Unplugged parenting

Kate Middleton and Prince William have banned the use of gadgets for their kids No ipad, no smart phone.

Today’s parents have a tough time when it comes to ensuring their kids aren’t buried nose deep in their devices. While some restrict the number of hours theirs kids spend on gadgets, others ban them altogether. Prince William and Kate Middleton fall in the latter category. The royal couple is going all out to ensure their kids, George and Charlotte, have a normal and healthy upbringing.
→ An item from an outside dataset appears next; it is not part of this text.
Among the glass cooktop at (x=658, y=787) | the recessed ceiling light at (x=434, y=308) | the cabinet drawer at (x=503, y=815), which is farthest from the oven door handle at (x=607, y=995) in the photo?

Buzz is that they have banned iPads at home to give their children an unplugged childhood.

Parents are often seen handing over gadgets to their children in an attempt to keep them occupied. But is this a smart move? While parents feel gadgets keep their kids busy and quiet, experts warn that smartphones can do more damage than good to kids.

“It’s sad to see young kids glued to the screen of their mobiles,” says Dr Praveen Chintapati, consultant psychiatrist. Explaining the long-term issues that a child may face due to early introduction to technology, he adds, “There are various issues that a child might face. A common one is that he/she doesn’t understand how the real world works. In the virtual world, everything can be changed with the click of a button. But it doesn’t work the same way in real life. So when they are denied anything, they get frustrated and develop behavioural disorders. I would advise parents not to let their kids play with smartphones and also to avoid using smartphones in front of them.”

Kate Middleton

Many kids are so hooked to various apps and games on phones that they seldom play with toys or enjoy playing outdoors. This also could affect their healthy growth. Shedding light on this, Dr Baijesh Ramesh, clinical psychologist, says, “Toys play an important part. Kids don’t just play with them, they generally weave a story with the toys they have. This helps in increasing their imagination and problem-solving capacity.” He adds that playing continuously on phones or watching television may affect a child’s social behaviour as well as communication skills.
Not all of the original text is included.